### [Requests]
**A.** Rewrite the passage of the Lake Martin fishing thread starting with "NJD is right." and going on through "with the kids.", swapping "boat traffic" for "jet ski traffic".
**B.** Sum up the Lake Martin fishing thread in two sentences.
**C.** Based on the Lake Martin fishing thread, say whether each statement agrees with it, answering yes or no and quoting the deciding words: (i) The person asking for advice is staying near Harbor Pointe marina. (ii) One reply says a guide on Lake Martin costs about as much as a gulf trip. (iii) One reply suggests fishing for bass during the day because of the boat traffic.

··· Document section ···

# Lake Martin advice



## Boondocks (Oct 6, 2007)

I am taking my kids to Lake Martin this weekend. We have never been and need some help. I will have access to a pontoon boat and we are staying near Harbor Pointe marina. Any advice on fish, fishing tips and locations would be greatly appreciated. Thanks in advance!

Dave


----------



## hotshot (Jun 5, 2009)

fisrt off, if you are going to be traveling any distance away from your dock and dont know martin that well, get you a map at very least. i have been on martin alot and you can get lost really easy. You can always find your way back but it is so big, depending on how long it takes you to find your way back, gas can become an issue. Aside from that, if you want to have some real fun fishing, go ahead and hire you a guide and do a full day of striper/hybrid fishing. Crappie under dock lights are pretty easy to find at night up there but striper fishing is where its at on lake martin. The problem you have is that you prolly dont have good enuf electronics nor the time to find them. A good guide on martin wont cost anything near what a gulf trip would cost you but your kids will have a ball. when i take my 10 y/o son striper fishing, he usually has to quit at some point just from being exausted from fighting them things.


----------



## grey ghost (Jul 24, 2011)

i have not fished martin, but been there several times, awsome lake, deep, clear, clean!


----------



## cablechris (May 3, 2011)

A map is a must... found out the hard way. But its is fun fishing for sure.


----------



## nojerseydevil (Jan 23, 2009)

Water is very clear. Use baits similar to hatch or really fast lures.

NJD


----------



## Slip Knot (Apr 24, 2009)

NJD is right. You can see SEVERAL feet deep most of the time so light line and carolina rig finesse worms generally work well in the right locations for bass. Watermelon, green pumpkin, or cotton candy colors have worked well for me in the past. 

Due to all the boat traffic this time of year, I would focus on the crappie at night around the docks with the kids. 

Also, X2 on the striper guide.


----------

··· Records supplied ···

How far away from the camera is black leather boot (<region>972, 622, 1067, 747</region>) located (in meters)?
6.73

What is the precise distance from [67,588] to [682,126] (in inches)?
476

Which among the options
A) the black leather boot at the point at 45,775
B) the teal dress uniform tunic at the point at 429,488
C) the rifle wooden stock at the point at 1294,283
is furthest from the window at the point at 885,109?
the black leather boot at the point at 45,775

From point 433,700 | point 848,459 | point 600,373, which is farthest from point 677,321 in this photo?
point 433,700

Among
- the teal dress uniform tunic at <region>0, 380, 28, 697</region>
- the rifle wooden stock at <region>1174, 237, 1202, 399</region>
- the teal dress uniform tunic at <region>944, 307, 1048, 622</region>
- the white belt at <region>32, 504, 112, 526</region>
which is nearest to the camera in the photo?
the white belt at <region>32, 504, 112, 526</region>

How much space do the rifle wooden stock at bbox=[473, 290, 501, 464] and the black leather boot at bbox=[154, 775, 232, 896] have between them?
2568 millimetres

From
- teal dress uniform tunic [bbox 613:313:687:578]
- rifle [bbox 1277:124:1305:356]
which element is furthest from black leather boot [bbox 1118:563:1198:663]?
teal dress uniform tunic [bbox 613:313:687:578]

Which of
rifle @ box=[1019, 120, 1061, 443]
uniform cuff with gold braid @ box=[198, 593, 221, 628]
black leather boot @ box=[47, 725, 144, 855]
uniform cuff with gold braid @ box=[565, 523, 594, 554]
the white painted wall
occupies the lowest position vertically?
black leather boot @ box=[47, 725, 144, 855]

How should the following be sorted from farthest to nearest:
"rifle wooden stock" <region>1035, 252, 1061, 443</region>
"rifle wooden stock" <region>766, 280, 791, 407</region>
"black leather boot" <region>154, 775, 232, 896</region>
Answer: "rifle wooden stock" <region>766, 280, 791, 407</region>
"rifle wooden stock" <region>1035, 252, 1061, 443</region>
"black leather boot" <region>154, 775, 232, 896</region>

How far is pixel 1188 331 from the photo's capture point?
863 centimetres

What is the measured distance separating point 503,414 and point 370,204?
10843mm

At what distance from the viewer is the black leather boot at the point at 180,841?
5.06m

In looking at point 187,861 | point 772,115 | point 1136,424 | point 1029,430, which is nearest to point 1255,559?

···
··· Records supplied ···

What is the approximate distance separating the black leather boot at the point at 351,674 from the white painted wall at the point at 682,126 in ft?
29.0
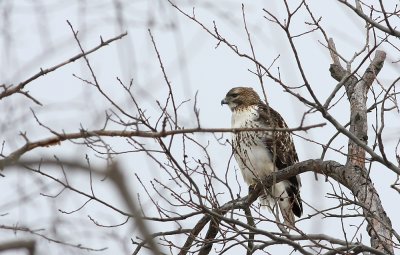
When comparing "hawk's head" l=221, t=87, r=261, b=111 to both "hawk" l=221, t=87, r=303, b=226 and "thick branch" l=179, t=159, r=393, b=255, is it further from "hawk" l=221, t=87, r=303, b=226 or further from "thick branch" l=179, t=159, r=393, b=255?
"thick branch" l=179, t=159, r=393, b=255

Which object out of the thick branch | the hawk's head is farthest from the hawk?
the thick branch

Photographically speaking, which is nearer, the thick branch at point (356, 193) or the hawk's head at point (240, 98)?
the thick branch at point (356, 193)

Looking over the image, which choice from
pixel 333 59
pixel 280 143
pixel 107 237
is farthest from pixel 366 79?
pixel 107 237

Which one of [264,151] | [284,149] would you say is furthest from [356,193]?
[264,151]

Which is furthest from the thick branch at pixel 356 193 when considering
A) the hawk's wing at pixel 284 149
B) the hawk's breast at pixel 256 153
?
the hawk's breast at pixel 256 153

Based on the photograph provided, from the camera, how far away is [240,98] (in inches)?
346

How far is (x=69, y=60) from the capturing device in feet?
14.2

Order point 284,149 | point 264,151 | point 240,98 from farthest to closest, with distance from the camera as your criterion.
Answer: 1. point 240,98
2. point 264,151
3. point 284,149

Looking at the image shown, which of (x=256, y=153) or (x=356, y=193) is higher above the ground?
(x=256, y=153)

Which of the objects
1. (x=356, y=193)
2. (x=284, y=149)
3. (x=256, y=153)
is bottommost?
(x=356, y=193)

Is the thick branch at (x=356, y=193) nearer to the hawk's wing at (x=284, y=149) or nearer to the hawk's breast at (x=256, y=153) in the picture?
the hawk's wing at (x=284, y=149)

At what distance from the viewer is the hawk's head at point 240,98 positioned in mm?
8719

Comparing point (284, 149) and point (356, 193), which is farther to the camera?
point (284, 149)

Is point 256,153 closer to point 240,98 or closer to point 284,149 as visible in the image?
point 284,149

···

### [Results of the exercise]
**A.**
NJD is right. You can see SEVERAL feet deep most of the time so light line and carolina rig finesse worms generally work well in the right locations for bass. Watermelon, green pumpkin, or cotton candy colors have worked well for me in the past. 

Due to all the jet ski traffic this time of year, I would focus on the crappie at night around the docks with the kids.

**B.** A visitor taking kids to Lake Martin with a pontoon boat asks for advice on fish, fishing tips and locations. Replies urge bringing a map because the big lake is easy to get lost on, recommend hiring a striper guide, suggest light line and Carolina-rigged finesse worms for bass in the very clear water, and advise fishing for crappie around the docks at night.

**C.**
(i) Yes: "we are staying near Harbor Pointe marina"
(ii) No: "A good guide on martin wont cost anything near what a gulf trip would cost you"
(iii) No: "Due to all the boat traffic this time of year, I would focus on the crappie at night around the docks with the kids."